For the entries below, work out how many lines contain the string "Vietnam" and write only the number.

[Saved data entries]
=-=-=-=-=

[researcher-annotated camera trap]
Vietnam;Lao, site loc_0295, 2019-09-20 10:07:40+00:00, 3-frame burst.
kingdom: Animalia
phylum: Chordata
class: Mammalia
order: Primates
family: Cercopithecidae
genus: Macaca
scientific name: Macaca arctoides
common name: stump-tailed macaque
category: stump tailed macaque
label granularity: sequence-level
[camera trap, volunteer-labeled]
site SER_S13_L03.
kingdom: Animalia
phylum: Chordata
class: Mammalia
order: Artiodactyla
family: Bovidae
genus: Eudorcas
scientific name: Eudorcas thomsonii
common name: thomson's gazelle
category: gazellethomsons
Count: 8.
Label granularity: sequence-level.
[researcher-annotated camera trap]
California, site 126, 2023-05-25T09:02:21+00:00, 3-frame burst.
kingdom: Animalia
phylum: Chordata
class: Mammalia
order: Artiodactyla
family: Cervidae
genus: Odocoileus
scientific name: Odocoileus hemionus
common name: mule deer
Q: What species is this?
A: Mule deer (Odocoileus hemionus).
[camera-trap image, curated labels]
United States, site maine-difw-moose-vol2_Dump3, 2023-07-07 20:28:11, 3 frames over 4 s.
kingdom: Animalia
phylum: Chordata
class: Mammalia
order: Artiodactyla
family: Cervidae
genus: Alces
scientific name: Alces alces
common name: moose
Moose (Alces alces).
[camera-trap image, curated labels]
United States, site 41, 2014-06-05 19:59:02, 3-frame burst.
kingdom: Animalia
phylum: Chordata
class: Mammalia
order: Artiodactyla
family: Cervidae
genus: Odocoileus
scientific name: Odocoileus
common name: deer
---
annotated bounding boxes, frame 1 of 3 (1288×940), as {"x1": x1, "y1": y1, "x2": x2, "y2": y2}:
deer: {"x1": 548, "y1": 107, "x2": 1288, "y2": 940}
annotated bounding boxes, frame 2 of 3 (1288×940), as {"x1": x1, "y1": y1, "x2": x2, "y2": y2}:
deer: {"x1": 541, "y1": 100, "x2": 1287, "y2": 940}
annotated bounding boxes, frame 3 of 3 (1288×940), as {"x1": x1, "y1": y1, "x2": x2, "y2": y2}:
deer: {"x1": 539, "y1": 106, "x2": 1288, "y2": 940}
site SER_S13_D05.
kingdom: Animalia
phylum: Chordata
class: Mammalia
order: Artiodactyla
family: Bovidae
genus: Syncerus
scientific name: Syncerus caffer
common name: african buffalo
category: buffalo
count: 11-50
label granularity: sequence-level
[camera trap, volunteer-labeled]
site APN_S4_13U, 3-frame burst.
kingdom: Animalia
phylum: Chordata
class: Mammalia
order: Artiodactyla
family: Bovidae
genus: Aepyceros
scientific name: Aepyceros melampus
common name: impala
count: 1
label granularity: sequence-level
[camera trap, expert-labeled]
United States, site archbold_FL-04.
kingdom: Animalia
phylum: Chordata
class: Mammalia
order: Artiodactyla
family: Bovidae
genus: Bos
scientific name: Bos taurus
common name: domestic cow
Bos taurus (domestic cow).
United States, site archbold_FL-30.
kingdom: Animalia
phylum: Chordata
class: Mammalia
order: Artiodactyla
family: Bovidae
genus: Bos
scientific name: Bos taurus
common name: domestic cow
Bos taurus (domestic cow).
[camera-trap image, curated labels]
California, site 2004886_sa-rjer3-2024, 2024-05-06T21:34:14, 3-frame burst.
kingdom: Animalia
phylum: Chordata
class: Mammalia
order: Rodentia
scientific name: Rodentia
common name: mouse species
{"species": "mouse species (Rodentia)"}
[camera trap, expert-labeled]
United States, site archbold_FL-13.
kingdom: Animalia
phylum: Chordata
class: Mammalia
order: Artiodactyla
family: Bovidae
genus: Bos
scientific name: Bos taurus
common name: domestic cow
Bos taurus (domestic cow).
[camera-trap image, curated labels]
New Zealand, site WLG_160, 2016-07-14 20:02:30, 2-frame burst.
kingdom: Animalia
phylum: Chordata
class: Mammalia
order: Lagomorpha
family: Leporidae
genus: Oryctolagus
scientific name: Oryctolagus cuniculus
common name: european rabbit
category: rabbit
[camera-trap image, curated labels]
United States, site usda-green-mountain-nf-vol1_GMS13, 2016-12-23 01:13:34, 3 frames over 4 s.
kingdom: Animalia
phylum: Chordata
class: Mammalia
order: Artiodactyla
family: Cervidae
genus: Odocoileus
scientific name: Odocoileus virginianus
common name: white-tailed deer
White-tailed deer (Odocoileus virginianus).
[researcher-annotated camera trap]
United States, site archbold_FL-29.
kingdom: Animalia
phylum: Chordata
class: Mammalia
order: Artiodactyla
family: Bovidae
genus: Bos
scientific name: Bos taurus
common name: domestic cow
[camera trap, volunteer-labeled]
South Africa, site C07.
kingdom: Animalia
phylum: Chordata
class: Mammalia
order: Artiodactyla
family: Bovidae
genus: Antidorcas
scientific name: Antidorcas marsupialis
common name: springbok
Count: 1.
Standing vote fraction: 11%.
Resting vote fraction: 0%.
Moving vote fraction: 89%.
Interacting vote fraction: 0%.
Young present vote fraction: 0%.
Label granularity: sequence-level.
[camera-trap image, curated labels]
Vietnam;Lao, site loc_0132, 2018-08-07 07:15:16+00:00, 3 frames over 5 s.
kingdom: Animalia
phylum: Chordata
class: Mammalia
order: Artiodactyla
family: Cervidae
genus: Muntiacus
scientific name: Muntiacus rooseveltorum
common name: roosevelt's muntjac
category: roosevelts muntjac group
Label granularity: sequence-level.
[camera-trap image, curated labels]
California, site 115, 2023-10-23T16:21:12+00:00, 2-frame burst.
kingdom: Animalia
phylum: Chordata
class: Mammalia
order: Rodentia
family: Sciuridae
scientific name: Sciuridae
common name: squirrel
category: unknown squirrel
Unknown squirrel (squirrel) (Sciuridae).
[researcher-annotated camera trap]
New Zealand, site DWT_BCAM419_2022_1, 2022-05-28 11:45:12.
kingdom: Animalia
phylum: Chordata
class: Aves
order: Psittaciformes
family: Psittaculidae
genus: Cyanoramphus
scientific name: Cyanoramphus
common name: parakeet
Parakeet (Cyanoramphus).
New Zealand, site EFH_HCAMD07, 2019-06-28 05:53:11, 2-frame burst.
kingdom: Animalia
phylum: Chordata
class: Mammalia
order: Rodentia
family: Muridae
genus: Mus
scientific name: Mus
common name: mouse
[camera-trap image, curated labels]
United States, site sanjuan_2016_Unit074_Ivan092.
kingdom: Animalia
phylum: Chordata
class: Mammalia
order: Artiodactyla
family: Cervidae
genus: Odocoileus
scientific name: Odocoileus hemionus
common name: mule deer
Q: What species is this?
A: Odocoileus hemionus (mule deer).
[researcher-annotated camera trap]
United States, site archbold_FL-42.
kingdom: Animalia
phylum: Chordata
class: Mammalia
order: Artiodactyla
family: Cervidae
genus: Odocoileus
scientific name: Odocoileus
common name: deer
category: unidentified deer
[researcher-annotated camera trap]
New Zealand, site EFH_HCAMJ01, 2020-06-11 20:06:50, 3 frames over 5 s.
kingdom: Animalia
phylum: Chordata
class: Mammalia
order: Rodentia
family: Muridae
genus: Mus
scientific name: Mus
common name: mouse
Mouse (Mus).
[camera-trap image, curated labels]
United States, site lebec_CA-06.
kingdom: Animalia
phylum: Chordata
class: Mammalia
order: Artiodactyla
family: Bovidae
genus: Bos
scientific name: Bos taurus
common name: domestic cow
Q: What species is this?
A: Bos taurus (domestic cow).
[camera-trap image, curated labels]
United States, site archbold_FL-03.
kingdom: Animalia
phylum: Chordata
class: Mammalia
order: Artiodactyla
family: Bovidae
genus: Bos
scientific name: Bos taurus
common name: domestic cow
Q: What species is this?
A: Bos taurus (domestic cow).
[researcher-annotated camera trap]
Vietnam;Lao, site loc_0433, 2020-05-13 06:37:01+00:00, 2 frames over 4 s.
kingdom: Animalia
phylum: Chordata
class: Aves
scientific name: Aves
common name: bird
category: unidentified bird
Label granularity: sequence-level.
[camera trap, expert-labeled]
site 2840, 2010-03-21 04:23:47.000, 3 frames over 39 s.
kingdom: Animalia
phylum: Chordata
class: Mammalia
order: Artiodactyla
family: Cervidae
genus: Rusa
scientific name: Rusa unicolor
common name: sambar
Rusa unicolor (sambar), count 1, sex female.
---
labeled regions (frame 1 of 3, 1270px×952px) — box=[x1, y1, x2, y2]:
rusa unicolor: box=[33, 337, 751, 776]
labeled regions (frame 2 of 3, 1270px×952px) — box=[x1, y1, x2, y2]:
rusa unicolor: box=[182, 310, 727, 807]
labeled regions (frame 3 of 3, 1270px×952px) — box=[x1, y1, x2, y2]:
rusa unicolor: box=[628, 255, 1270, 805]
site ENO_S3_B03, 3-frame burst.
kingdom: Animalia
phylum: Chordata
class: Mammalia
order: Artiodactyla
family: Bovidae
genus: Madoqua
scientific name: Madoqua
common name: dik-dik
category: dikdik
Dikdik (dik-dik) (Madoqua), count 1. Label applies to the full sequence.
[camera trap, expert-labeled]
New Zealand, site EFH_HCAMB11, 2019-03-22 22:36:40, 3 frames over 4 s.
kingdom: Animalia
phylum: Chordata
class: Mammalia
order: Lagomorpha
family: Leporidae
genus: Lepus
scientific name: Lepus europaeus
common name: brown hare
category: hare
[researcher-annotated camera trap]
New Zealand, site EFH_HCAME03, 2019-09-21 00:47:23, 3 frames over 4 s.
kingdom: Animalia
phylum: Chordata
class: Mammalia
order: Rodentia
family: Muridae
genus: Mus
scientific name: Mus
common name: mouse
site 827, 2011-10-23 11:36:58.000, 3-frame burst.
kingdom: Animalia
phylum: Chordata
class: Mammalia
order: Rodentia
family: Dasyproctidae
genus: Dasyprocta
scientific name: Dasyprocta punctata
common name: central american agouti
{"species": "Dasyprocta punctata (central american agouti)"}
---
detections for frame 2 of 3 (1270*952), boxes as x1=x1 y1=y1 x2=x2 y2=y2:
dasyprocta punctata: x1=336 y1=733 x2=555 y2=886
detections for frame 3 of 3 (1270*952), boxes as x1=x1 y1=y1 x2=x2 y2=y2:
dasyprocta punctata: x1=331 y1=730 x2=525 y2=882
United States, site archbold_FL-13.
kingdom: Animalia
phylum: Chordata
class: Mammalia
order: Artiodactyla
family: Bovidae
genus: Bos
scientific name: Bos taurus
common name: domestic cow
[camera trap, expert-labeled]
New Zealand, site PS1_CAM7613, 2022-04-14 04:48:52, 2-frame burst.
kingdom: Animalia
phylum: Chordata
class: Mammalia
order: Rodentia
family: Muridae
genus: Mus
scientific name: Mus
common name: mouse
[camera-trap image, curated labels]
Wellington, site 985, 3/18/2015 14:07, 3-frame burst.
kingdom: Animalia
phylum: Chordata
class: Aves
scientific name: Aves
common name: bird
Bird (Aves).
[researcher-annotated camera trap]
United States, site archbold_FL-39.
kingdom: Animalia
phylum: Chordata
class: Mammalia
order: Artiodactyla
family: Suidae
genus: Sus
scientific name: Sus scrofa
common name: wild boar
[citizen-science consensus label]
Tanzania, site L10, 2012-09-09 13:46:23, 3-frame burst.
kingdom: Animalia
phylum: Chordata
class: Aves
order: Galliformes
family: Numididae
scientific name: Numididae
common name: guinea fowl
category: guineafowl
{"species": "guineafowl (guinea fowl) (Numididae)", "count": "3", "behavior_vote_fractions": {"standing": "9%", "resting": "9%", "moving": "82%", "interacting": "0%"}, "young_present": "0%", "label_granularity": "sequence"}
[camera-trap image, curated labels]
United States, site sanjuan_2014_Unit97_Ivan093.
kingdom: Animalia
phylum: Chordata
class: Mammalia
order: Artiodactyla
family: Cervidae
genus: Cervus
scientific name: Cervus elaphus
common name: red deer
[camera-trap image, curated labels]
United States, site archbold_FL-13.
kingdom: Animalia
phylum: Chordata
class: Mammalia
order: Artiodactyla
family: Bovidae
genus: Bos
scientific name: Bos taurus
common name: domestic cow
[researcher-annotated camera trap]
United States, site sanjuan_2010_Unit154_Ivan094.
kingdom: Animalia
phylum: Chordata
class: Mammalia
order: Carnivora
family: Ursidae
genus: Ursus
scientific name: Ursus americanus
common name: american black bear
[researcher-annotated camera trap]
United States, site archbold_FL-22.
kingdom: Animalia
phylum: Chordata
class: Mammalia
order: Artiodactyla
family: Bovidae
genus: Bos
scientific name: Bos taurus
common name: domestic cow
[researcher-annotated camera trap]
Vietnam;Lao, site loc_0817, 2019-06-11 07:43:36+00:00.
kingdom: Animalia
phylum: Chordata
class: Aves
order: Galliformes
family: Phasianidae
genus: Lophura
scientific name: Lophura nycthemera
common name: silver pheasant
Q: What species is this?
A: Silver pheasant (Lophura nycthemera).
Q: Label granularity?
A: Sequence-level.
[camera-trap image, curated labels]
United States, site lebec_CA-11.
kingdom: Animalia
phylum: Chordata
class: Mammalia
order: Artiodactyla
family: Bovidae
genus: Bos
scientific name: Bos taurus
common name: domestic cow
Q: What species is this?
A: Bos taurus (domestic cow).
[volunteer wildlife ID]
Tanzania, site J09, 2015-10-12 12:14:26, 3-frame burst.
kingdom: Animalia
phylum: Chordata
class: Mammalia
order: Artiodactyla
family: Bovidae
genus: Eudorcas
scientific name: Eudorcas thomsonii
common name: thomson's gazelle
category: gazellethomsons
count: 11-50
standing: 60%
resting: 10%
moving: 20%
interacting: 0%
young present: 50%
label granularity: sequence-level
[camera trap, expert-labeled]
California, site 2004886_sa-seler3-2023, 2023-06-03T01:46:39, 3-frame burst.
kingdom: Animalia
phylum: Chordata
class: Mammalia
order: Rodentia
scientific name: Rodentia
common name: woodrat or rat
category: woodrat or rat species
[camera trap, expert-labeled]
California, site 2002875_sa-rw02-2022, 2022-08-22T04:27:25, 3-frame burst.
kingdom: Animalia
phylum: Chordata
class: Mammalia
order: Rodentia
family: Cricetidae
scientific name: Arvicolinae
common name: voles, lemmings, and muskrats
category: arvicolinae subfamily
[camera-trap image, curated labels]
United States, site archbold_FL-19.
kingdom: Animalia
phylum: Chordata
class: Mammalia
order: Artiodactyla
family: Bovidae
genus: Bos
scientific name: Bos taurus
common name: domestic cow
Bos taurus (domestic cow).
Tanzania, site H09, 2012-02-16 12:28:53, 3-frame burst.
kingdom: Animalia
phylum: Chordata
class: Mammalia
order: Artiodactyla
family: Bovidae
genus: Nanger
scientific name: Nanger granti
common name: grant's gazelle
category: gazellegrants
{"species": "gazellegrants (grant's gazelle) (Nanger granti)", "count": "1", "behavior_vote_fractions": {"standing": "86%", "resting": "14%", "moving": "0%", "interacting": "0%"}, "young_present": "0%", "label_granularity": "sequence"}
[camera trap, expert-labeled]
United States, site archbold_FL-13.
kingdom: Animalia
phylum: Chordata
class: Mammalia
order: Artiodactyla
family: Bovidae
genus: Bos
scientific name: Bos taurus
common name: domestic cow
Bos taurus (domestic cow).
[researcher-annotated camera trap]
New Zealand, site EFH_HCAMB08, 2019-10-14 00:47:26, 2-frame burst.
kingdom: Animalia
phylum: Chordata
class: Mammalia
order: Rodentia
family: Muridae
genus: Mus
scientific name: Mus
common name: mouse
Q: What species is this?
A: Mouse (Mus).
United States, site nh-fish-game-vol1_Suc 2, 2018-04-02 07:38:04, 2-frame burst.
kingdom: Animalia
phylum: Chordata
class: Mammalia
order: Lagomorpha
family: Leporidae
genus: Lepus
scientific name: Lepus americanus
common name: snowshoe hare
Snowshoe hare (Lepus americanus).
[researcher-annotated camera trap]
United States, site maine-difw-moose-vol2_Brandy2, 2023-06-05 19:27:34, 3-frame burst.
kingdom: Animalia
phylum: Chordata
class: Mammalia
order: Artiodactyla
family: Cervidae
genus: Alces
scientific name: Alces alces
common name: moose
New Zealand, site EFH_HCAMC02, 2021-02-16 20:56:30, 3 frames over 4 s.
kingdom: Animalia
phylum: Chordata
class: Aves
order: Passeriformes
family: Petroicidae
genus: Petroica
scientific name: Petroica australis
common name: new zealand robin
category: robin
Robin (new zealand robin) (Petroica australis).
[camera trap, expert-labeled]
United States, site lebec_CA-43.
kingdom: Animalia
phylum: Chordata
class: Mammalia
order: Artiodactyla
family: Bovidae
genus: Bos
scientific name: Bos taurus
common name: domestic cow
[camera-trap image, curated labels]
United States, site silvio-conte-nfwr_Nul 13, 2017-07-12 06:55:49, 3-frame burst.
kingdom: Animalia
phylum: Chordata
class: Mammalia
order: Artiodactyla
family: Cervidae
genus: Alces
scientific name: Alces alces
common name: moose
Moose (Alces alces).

=-=-=-=-=

- RESULT BELOW
4